Одно дело, наверное, убивать в бою, а другое — вот так обезоруженного пленного.
Ну что же ты, Серега! Стреляй ему в спину! Хоть так свой позор кровью смоешь! Нет. Стоит Серега, рассматривает высокий потолок, весь красный как рак, но не смотрит в глаза своим товарищам. Сучье вымя!
— Нет! — было видно, что этот ответ нелегко дался командиру. И слова его как приговор прозвучали для Иванова.
— Как хочешь, Василий Степанович! — Гусейнов даже не смотрел на Батю, он сам весь напрягся. Дернулся всем телом, вскинулся, прилаживая автомат, еще сильнее упирая откидной приклад автомата в плечо.
— Я начинаю отсчет. Один, два, три, четыре… — пауза… слышно, как шумит кондиционер, но не приносит прохлады, стук сердца заглушает все вокруг, кажется, что слышишь, как бежит кровь по сосудам, — пять, шесть, семь… — пауза… — во рту пересохло, страшно хочется курить. Я четвертый в колонне Смерти! — Восемь, девять… — пауза… слова как камни падают на голову, с каждым отсчетом сжимаюсь, внизу живота все холодеет.
Теперь я физически понимаю армейское выражение: «Очко сжалось». Смотрю на Боба. Он как изваяние, только еще больше покраснел, вены вздулись на шее, глаза налиты кровью, и пот уже не капает, а просто бежит ручьем. Почему-то въелось в память, что всесильный командир, которого мы все любили, обожали, смертельно боялись, сидит и ничего не может сделать. И скоро пробьет час хорошего мужика майора Иванова, а потом всей нашей колонны, идущей на хрен! Я подсчитал, мне осталось жить, если что… чуть меньше часа.
— Восемь, девять… — продолжает неумолимый отсчет смерти Гусейнов.
— Я согласен, — голос командира глух.
Но его услышали все. Спереди был слышен самый глубокий выдох, который я слышал в своей жизни.
Иванов будет жить, мы тоже спасены! Господи! Да насрать на эту деревню! Мы живы! Мы будем жить! Мы все глотаем воздух! Мы живы и будем жить! Спасибо тебе, Батя-Бог! Господи! Как хорошо-то жить! Спасибо тебе за это!
— Так вы согласны? — Гусейнов не убирает автомат от головы первого в колонне смерти.

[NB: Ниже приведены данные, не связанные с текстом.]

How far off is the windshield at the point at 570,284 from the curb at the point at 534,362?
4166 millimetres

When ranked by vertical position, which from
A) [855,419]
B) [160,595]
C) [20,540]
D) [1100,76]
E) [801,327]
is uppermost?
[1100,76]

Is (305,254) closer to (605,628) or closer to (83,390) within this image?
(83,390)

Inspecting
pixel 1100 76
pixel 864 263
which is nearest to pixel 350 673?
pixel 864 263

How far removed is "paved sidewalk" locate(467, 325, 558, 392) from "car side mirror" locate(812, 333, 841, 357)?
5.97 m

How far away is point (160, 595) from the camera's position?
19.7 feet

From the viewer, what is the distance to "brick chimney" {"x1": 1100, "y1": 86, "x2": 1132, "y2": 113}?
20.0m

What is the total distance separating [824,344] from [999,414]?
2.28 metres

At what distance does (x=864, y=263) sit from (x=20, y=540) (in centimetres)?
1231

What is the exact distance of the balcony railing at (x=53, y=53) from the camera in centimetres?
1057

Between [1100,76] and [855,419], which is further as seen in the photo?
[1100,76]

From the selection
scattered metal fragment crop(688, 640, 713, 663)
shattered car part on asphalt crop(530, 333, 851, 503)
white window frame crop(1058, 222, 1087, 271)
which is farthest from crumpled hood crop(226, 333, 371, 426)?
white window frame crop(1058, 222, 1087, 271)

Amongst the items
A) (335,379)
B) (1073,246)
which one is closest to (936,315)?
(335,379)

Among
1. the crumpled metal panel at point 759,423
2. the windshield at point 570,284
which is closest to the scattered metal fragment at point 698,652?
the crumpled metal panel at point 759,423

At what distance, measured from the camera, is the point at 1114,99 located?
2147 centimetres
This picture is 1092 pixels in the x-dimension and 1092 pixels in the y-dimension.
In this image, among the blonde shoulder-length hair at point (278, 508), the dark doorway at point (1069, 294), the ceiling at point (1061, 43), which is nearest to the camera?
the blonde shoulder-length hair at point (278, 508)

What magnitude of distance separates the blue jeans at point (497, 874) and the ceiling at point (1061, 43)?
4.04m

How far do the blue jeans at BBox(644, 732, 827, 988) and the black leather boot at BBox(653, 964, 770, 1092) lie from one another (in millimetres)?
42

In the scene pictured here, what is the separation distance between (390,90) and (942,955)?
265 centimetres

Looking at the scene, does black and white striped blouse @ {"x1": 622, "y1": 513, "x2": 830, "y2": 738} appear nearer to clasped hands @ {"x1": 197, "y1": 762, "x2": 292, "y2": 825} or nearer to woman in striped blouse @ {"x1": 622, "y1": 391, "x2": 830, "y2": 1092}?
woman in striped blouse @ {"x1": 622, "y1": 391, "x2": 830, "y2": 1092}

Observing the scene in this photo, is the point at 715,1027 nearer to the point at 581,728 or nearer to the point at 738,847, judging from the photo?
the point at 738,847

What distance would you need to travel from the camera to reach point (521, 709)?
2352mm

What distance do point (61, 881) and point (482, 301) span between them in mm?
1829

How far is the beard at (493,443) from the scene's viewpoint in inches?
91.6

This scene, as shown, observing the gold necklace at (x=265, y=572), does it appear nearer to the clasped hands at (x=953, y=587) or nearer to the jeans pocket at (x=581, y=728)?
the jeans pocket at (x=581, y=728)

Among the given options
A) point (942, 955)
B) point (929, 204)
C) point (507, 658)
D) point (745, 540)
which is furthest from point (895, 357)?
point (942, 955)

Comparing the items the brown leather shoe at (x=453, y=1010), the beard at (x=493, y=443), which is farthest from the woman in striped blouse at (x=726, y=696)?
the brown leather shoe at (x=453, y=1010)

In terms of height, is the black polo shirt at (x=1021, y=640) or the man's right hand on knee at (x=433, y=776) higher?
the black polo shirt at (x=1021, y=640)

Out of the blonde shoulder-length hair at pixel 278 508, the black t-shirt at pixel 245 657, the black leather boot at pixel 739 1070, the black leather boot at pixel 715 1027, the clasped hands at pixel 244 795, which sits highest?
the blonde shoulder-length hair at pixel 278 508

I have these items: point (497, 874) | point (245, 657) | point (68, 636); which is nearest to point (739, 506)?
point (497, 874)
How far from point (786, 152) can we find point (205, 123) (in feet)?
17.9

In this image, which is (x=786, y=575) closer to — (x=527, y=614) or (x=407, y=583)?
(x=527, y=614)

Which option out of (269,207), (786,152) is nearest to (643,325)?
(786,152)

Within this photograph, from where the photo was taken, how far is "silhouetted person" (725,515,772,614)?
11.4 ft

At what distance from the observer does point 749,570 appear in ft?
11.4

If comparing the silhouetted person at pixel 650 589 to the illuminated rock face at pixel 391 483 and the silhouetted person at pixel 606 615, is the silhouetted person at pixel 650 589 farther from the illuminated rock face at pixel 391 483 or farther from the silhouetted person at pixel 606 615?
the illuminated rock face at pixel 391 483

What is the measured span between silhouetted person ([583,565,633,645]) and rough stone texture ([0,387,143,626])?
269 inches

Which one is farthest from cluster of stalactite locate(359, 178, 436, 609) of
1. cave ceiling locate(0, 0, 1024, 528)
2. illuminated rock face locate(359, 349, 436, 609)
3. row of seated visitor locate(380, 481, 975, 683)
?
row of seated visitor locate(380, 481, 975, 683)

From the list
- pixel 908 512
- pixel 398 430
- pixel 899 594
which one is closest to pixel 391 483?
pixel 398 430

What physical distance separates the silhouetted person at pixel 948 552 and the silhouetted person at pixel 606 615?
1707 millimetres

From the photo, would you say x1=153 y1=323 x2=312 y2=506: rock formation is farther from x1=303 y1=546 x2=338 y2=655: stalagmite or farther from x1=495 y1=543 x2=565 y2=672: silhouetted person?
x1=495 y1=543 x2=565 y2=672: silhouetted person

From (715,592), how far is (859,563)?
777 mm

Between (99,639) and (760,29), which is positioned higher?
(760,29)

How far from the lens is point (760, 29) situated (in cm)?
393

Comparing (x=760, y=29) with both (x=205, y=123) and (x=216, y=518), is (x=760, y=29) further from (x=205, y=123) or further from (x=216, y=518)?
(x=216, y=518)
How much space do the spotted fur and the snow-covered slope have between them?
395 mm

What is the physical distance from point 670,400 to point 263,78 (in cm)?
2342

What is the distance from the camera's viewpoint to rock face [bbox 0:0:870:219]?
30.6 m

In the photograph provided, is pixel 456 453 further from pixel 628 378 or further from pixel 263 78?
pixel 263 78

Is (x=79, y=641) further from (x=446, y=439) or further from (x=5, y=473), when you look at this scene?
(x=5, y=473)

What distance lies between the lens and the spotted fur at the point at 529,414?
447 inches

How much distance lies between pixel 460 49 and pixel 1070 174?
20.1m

— Я сделаю все, что могу, но результат не гарантирую, — голос командирский по-прежнему глух и напряжен.
— Посмотрим, посмотрим, — Гусь задумчив, убирает автомат и левой рукой хватает за ворот куртки Павла Иванова и поднимает на ноги.
— Смотри, Василий Степанович, ты его от смерти спас, а может просто отсрочил его смерть, и всех, кто здесь сидит. Только попробуй меня обмануть, или просто даже подумать обмануть, я их всех убью, — он повел стволом в нашу сторону.
На Пашку Иванова было страшно смотреть. Он находился в прострации. Дышит тяжело, весь бледный, как мел, форма вся мокрая от пота, глаза вытаращены, но, по-видимому, ничего не видят, рот полуоткрыт, губы потрескались. Но держится молодцом, не молит о пощаде. А может, просто в шоке. Как я себя поведу себя перед смертью, если не получится уничтожить эту деревню?
— Прежде чем что-либо сделать, вы будете мне докладывать, и только после моего одобрения вы будете это делать. Вам все понятно, товарищ подполковник? Иначе я первого убью вот этого, — Гусейнов сделал издевательское ударение на «товарищ подполковник».
Себя, наверное, он мнит не меньше, чем заместителем министра обороны Советского Союза.